My life spans the period of time he talks about in his op-ed piece of February 20. My emotional immaturity as a teenager led to a very untimely pregnancy while still in high school. Yes, I know it is quite common today, but not at that time.
Thanks to an evening school training program by Grumman Aircraft, I became a machinist while earning my degree at Hofstra evening school. I bought a house at nineteen and had three children by the time I was twenty-one. Try doing that today.
Thanks to our post-WWII manufacturing economy, I was able to survive and eventually prosper. I think often today about the reality that I would not be able to do what I did then in today's America.
My big disappointment today is that there has not been a clear call to action by the Obama administration. In my opinion, the first priority should have been a call to public service program for our young people starting out in life and to our seniors at the end of life.
Why weren't the young people who were significant in Obama's election called to some type of mandatory public service? Is that too radical?
My senior career (I will die while living and never retire) as you know is in the field of urban horticulture, which I prefer to call urban greenscaping. This is a fertile field for new business and new jobs but we have inadequate leadership.
Retrogressive public institutions that teach naive young foodies and dirt farmer wanabees methods that are long outdated in the modern urban world dominate the public conversation. In my view this is a national failure.
What we need in the city are urban food producers who are technologists rather than dirt farmers. Dirt farmers, do what they do best in the country where there is an ample supply of dirt. Here in the city, land is scarce and very often unsafe for food growing. Soil contamination is quite common and often an unrecognized hazard to health.
Modern sub-irrigation planters (SIPs), hydroponics, aeroponics and aquaponics are far better solutions for local food production in the city. There are many good efforts going on in this field, but not nearly enough. Those talking dirt unfortunately dominate the conversation.
We don’t need more low paying service jobs in the city. We desperately need manufacturing and technology-based jobs that offer the opportunity for a traditional but sustainable American life not solely based on consumerism. Widespread use of modern food production technology will lead to new small businesses and new jobs with decent pay.

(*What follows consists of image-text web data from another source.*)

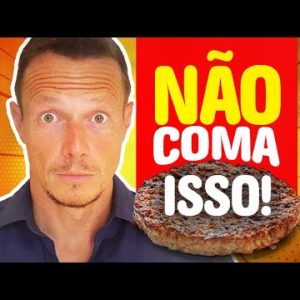 TOP 7 Alimentos Mais PERIGOSOS à Saúde | PARE de comer!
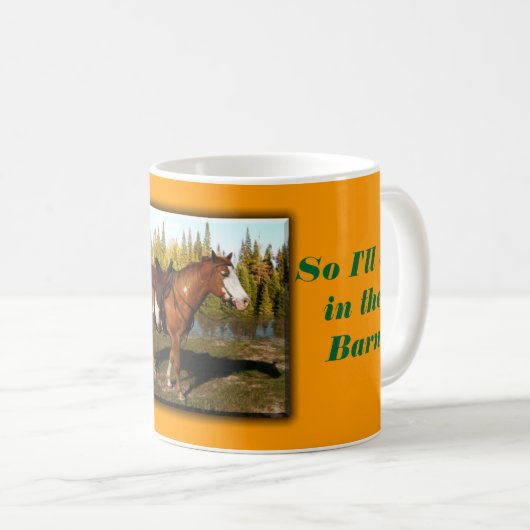 Zuhause ist, wo das Pferd ist Kaffeetasse (VorderseiteRechts)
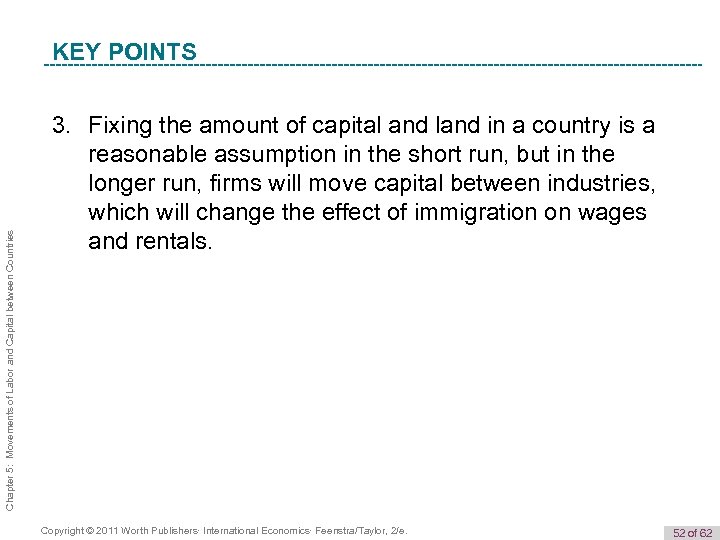 Chapter 5: Movements of Labor and Capital between Countries K e y T e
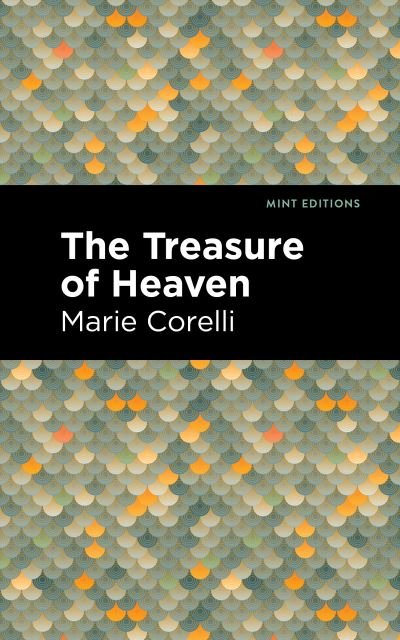 Cover for Marie Corelli · The Treasure of Heaven: A Romance of Riches - Mint Editions (Taschenbuch) (2021)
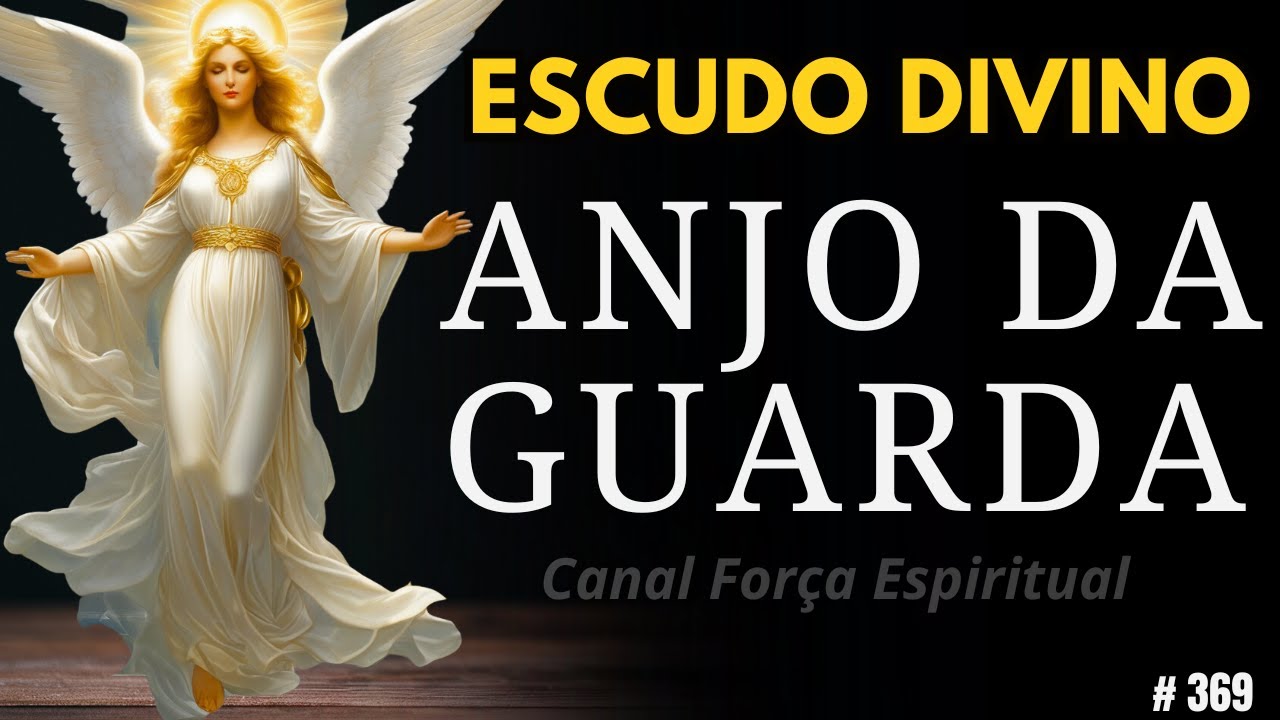 Anjo da Guarda, Livrai-me do Mal: A Blindagem Mais Poderosa Contra a Inveja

It would also make good business sense for partnerships to form between urban food technologists and rural farmers. We need creative and holistic solutions rather than partisan partitioning which is so often the case in our current society. This would be a great program for the new leaders of the USDA under the Obama administration. I'm not convinced they're listening.
The Fat Lady Has Sung - NYTimes.com
Welcome to the lean years.
Yes, sir, we’ve just had our 70 fat years in America, thanks to the Greatest Generation and the bounty of freedom and prosperity they built for us. And in these past 70 years, leadership — whether of the country, a university, a company, a state, a charity, or a township — has largely been about giving things away, building things from scratch, lowering taxes or making grants.
Let’s just hope our lean years will only number seven. That will depend a lot on us and whether we rise to the economic challenges of this moment. Our parents truly were the Greatest Generation. We, alas, in too many ways, have been what the writer Kurt Andersen called “The Grasshopper Generation,” eating through the prosperity that was bequeathed us like hungry locusts. Now we and our kids together need to be “The Regeneration” — the generation that renews, refreshes, re-energizes and rebuilds America for the 21st century.
The USDA Extension Program and our botanic gardens became "grasshopper" havens back in the '70s when I made my mid-life career change. I know these grasshoppers well, they were my classmates.
The Cal Poly campus was teeming with anti-technology, counter culture kids who
were looking to avoid the harsh world of business. There was a one year
wait to get into the schools of horticulture, landscape architecture
and forestry. Many of my young classmates are now tenured professors and
shelf sitters in our land grant institutions and the extension program.
Mr. Obama won the election because he was able to “rent” a significant number of independent voters — including Republican business types who had never voted for a Democrat in their lives — because they knew in their guts that the country was on the wrong track and was desperately in need of nation-building at home and that John McCain was not the man to do it.
I am one to those he "rented", but as we know renters can readily move.